*** Begin section ***
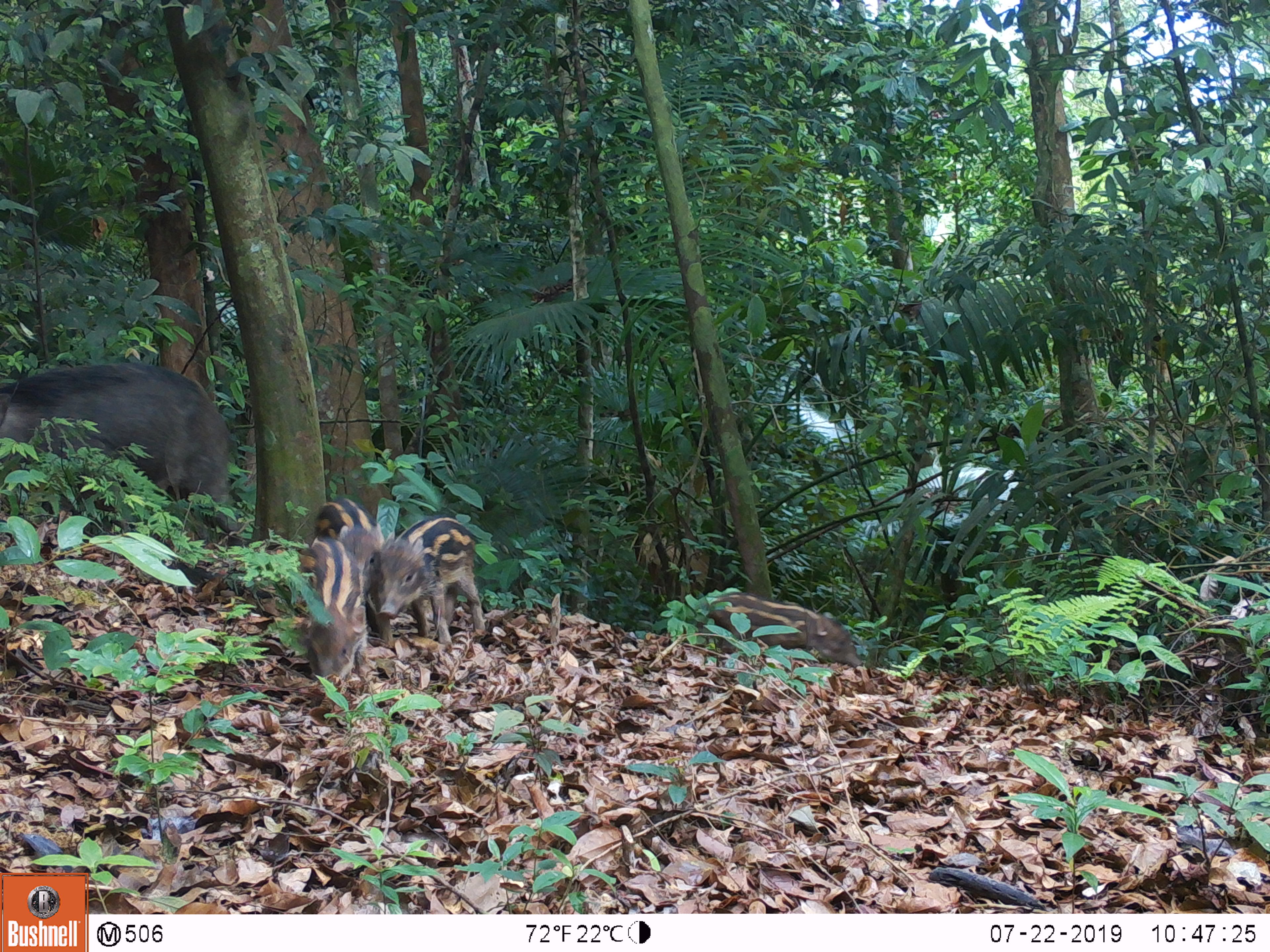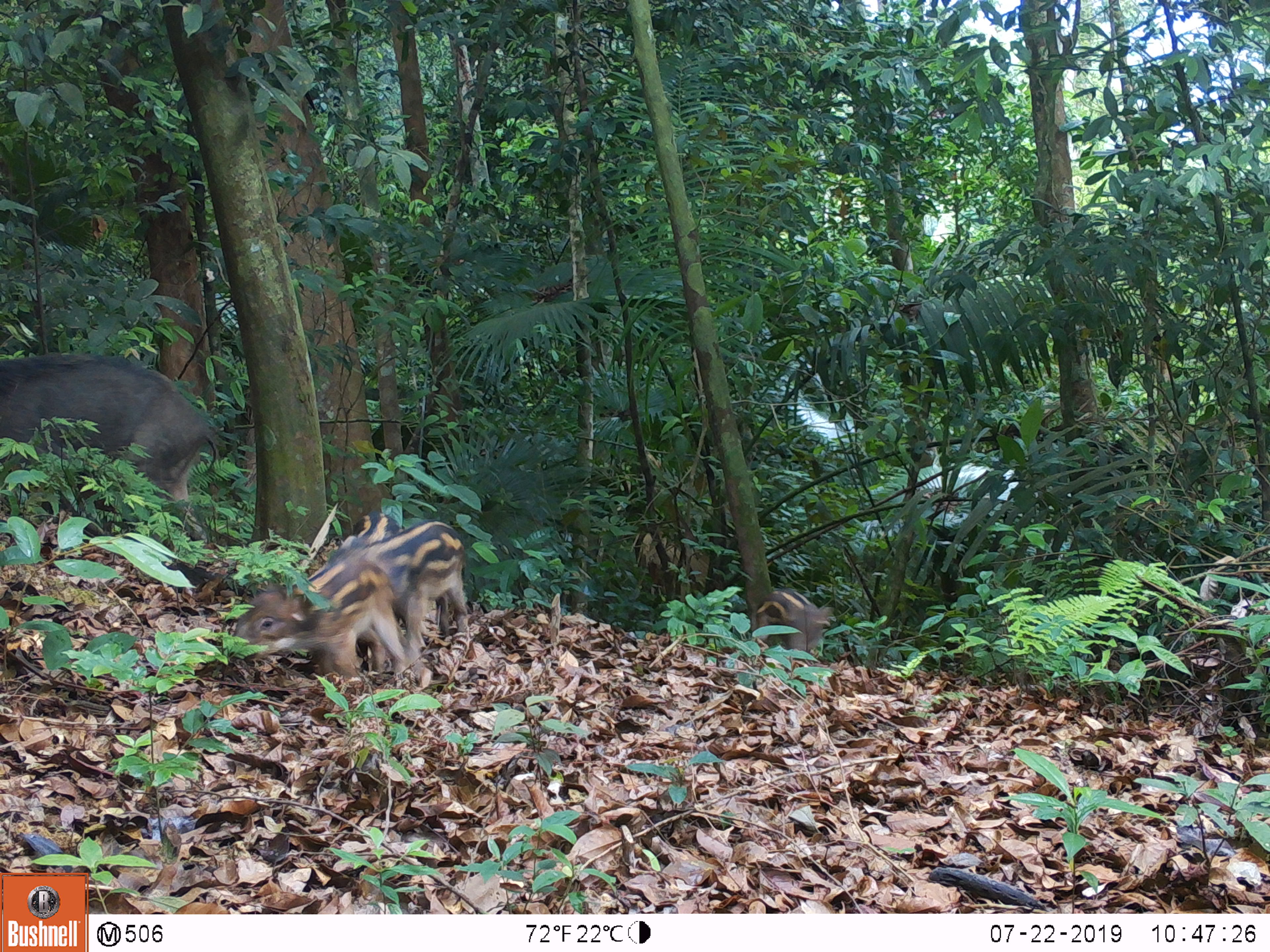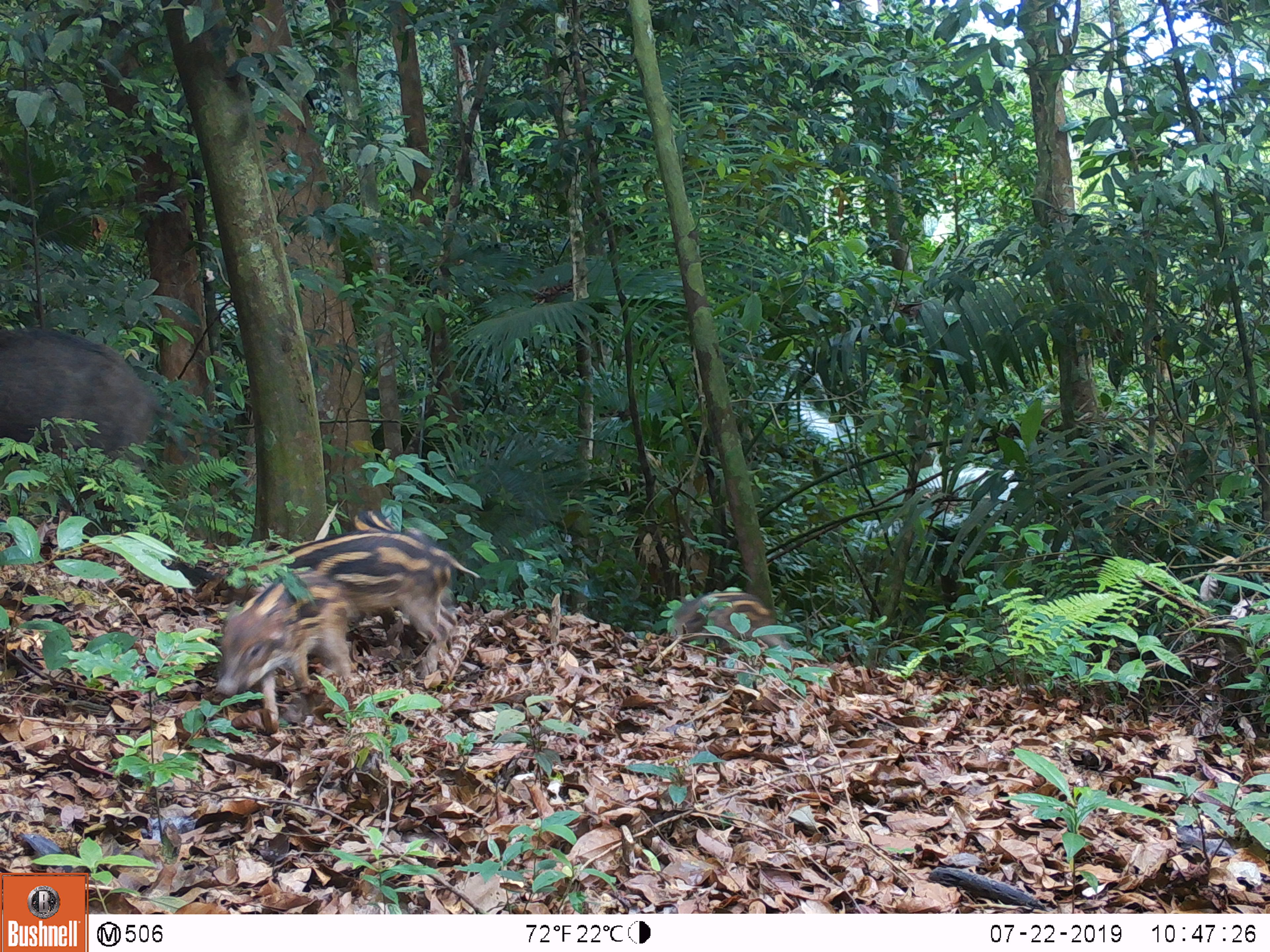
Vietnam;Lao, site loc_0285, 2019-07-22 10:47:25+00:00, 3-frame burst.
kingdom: Animalia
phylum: Chordata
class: Mammalia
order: Artiodactyla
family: Suidae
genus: Sus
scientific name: Sus scrofa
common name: eurasian wild pig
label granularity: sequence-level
*** End section ***
Give back, exactly and with nothing added, the lines from the line containing "class: Mammalia" through the final line of the records above, both of them included.

**RESULT OF THE EXERCISE**
class: Mammalia
order: Artiodactyla
family: Suidae
genus: Sus
scientific name: Sus scrofa
common name: eurasian wild pig
label granularity: sequence-level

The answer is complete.